What this task involves =
Repeat every line of the material, character for character.
= = = = =
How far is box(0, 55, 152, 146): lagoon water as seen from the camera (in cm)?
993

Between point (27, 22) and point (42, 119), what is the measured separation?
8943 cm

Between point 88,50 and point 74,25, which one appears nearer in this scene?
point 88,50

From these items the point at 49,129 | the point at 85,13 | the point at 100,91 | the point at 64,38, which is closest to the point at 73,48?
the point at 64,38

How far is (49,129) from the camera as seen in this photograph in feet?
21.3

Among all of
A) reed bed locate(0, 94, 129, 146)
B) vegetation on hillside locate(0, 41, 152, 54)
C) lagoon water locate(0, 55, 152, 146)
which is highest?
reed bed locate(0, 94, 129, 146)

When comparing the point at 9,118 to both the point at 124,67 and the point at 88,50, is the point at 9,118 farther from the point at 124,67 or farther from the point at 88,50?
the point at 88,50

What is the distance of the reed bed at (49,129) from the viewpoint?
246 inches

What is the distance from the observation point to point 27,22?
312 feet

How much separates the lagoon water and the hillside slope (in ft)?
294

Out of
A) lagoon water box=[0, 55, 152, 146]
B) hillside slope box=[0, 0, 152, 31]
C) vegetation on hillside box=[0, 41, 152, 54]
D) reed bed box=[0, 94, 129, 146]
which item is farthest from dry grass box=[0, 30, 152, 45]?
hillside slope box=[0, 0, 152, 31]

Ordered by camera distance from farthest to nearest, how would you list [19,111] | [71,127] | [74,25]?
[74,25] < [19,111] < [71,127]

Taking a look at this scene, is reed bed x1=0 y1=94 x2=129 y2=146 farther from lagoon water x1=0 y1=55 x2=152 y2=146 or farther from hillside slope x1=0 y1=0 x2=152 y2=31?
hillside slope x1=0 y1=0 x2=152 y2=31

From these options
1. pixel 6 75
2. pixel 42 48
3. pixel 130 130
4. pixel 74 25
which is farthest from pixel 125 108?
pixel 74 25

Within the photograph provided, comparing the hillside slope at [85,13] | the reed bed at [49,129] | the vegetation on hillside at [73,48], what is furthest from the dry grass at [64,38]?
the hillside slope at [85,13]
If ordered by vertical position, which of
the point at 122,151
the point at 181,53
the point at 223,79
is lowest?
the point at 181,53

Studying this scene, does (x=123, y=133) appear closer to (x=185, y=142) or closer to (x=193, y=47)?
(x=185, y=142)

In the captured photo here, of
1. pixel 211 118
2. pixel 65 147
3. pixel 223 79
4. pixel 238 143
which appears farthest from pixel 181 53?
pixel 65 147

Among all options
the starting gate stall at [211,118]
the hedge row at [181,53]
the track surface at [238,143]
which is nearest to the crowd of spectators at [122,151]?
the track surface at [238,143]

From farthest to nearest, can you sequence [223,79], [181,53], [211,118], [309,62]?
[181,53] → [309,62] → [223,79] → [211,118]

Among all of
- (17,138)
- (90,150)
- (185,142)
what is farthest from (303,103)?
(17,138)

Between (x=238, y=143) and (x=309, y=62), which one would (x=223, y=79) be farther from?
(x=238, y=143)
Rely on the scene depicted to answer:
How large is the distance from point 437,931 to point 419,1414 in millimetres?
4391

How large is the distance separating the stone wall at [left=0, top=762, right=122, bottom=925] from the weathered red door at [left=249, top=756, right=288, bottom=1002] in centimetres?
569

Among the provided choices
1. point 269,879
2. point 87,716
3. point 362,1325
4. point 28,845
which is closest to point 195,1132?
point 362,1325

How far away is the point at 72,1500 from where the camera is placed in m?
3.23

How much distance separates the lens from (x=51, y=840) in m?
= = = = =
Result =
How far is box(0, 55, 152, 146): lagoon water as seen from the camera (in cm)?
993

Between point (27, 22) and point (42, 119), what is the measured separation?
8943 cm

Between point 88,50 and point 74,25, which one appears nearer in this scene?
point 88,50

From these items the point at 49,129 | the point at 85,13 | the point at 100,91 | the point at 64,38, which is closest to the point at 73,48?
the point at 64,38

How far is (49,129) from the camera as seen in this photograph in feet?
21.3

Among all of
A) reed bed locate(0, 94, 129, 146)
B) vegetation on hillside locate(0, 41, 152, 54)
C) lagoon water locate(0, 55, 152, 146)
which is highest?
reed bed locate(0, 94, 129, 146)

When comparing the point at 9,118 to both the point at 124,67 and the point at 88,50, is the point at 9,118 farther from the point at 124,67 or farther from the point at 88,50?
the point at 88,50

What is the distance of the reed bed at (49,129) from the viewpoint?
246 inches

What is the distance from the observation point to point 27,22?
312 feet

How much separates the lagoon water and the hillside slope (in ft)?
294

Out of
A) lagoon water box=[0, 55, 152, 146]
B) hillside slope box=[0, 0, 152, 31]
C) vegetation on hillside box=[0, 41, 152, 54]
D) reed bed box=[0, 94, 129, 146]
which item is farthest from dry grass box=[0, 30, 152, 45]?
hillside slope box=[0, 0, 152, 31]

Ordered by camera distance from farthest to nearest, how would you list [19,111] | [71,127] | [74,25]?
[74,25] < [19,111] < [71,127]

Taking a look at this scene, is reed bed x1=0 y1=94 x2=129 y2=146 farther from lagoon water x1=0 y1=55 x2=152 y2=146 or farther from hillside slope x1=0 y1=0 x2=152 y2=31?
hillside slope x1=0 y1=0 x2=152 y2=31

From these options
1. pixel 6 75
2. pixel 42 48
3. pixel 130 130
4. pixel 74 25
which is farthest from pixel 125 108?
pixel 74 25

Within the photograph provided, comparing the hillside slope at [85,13] | the reed bed at [49,129] | the vegetation on hillside at [73,48], what is furthest from the dry grass at [64,38]?
the hillside slope at [85,13]
If ordered by vertical position, which of
the point at 122,151
the point at 181,53
the point at 223,79
is lowest?
the point at 181,53

Studying this scene, does (x=123, y=133) appear closer to (x=185, y=142) or closer to (x=193, y=47)?
(x=185, y=142)

In the captured photo here, of
1. pixel 211 118
2. pixel 65 147
3. pixel 223 79
4. pixel 238 143
which appears farthest from pixel 181 53?
pixel 65 147

Among all options
the starting gate stall at [211,118]
the hedge row at [181,53]
the track surface at [238,143]
which is nearest to the crowd of spectators at [122,151]?
the track surface at [238,143]

From farthest to nearest, can you sequence [223,79], [181,53], [211,118], [309,62]?
[181,53] → [309,62] → [223,79] → [211,118]

Among all of
- (17,138)
- (90,150)
- (185,142)
what is farthest from (303,103)?
(17,138)

Between (x=238, y=143) and (x=309, y=62), which one would (x=223, y=79) be farther from?
(x=238, y=143)
Rely on the scene depicted to answer:
How large is the distance from point 437,931 to point 419,1414 in millimetres?
4391

How large is the distance separating the stone wall at [left=0, top=762, right=122, bottom=925] from the weathered red door at [left=249, top=756, right=288, bottom=1002] in centimetres?
569

Among the provided choices
1. point 269,879
2. point 87,716
3. point 362,1325
4. point 28,845
which is closest to point 195,1132?
point 362,1325

How far away is the point at 72,1500 from where the camera is placed in m?
3.23

How much distance separates the lens from (x=51, y=840) in m?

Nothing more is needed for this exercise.